Les douze médiations sur la Jérusalem céleste se libèrent alors d'une relative mièvrerie qu'il était de bon ton d'estimer l'expression la plus probable du sentiment religieux. Mais pourquoi l'œuvre de Messiaen aurait-elle besoin d'une surcharge expressive qui n'a pu qu'occasionner maints malentendus de débordements romantiques, alors qu'elle s'inscrit distinctement dans le XXe siècle qui est le sien ? Pourquoi continuer de croire qu'en la servant ainsi prédigérée, elle parlerait au plus grand nombre ? Enfin, voici un enregistrement sans complaisance qui invite à dédramatiser Éclairs sur l’Au-delà… et d'y trouver une sérénité mystique qui n'est jamais de convention. Simon Rattle semble ne vouloir pas se préoccuper de la réception de cette page qu'il sert pour elle-même, avec une exigence dont on lui sera reconnaissant. Il joue le statisme tel qu'il est écrit, sans l'habiller de vibrations d'un autre âge, et c'est tant mieux.
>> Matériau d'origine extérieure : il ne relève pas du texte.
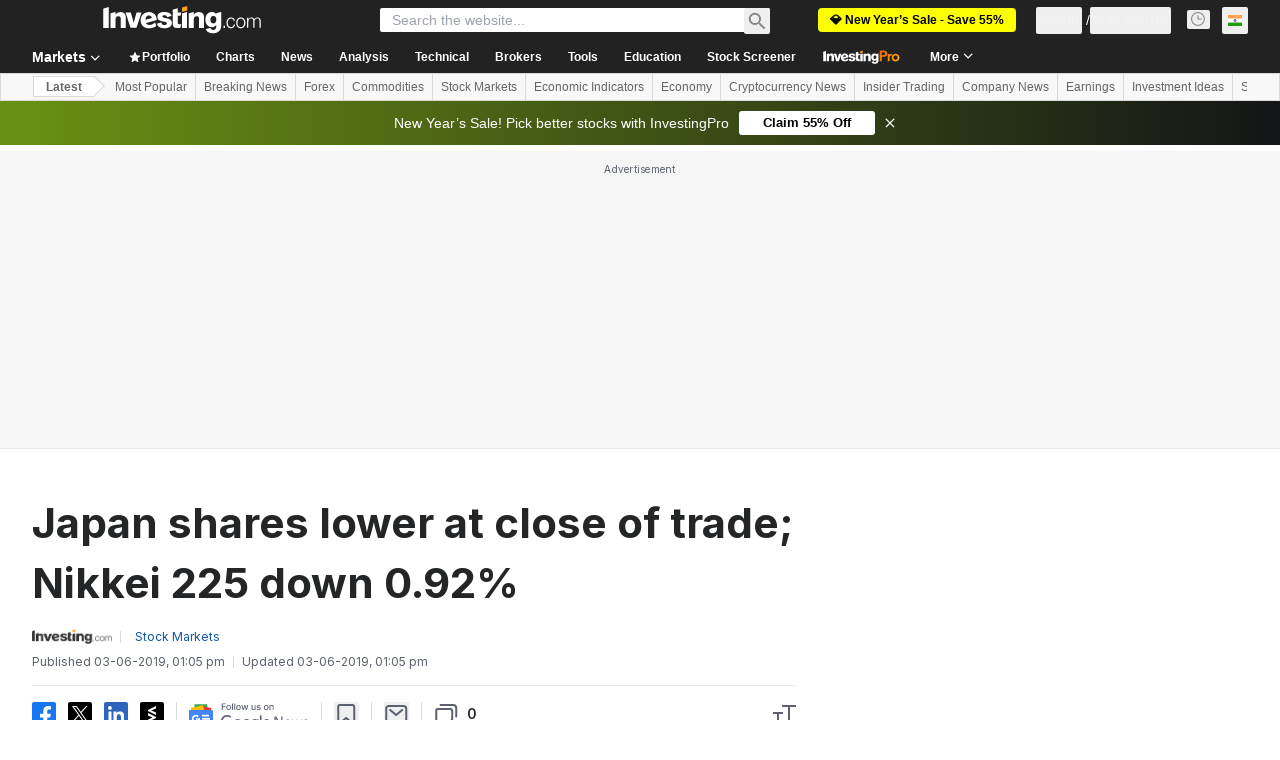

--- FILE ---
content_type: application/javascript
request_url: https://promos.investing.com/eu-a4flkt7l2b/z9gd/9a63d23b-49c1-4335-b698-e7f3ab10af6c/in.investing.com/jsonp/z?cb=1766850395061&callback=__dgottq0bggogdq
body_size: 511
content:
__dgottq0bggogdq({"success":true,"geo":{"city":"Columbus","country_name":"United States","time_zone":"America/New_York","region_code":"OH","metro_code":535,"country_code":"US","region_name":"Ohio","zipcode":"43215","ip":"18.119.253.62","latitude":39.9625,"continent_code":"NA","longitude":-83.0061,"continent_name":"North America"},"ts":1766850395305.0,"rand":406523,"da":"bg*br*al|Apple%bt*bm*bs*cb*bu*dl$0^j~m|131.0.0.0%v~d~f~primarySoftwareType|Robot%s~r~dg*e~b~dq*z|Blink%cn*ds*ba*ch*cc*n|Chrome%t~bl*ac~aa~g~y|macOS%ce*ah~bq*bd~dd*cq$0^cl*df*bp*ad|Desktop%bh*c~dc*dn*bi*ae~ci*cx*p~bk*de*bc*i~h|10.15.7%cd*w~cu*ck*l~u~partialIdentification*af~bz*db*ab*q~a*cp$0^dh*k|Apple%cr*ag|-"});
Et si le plus authentique des recueillements résidait précisément dans sa méticuleuse fidélité plutôt que dans les mines inspirées dont on s'abuse soi-même bien souvent ?

Incontestablement, un pas est franchi par cet enregistrement qui, de ce fait, rencontrera peut-être des difficultés à s'imposer, mais ne saurait manquer de le faire.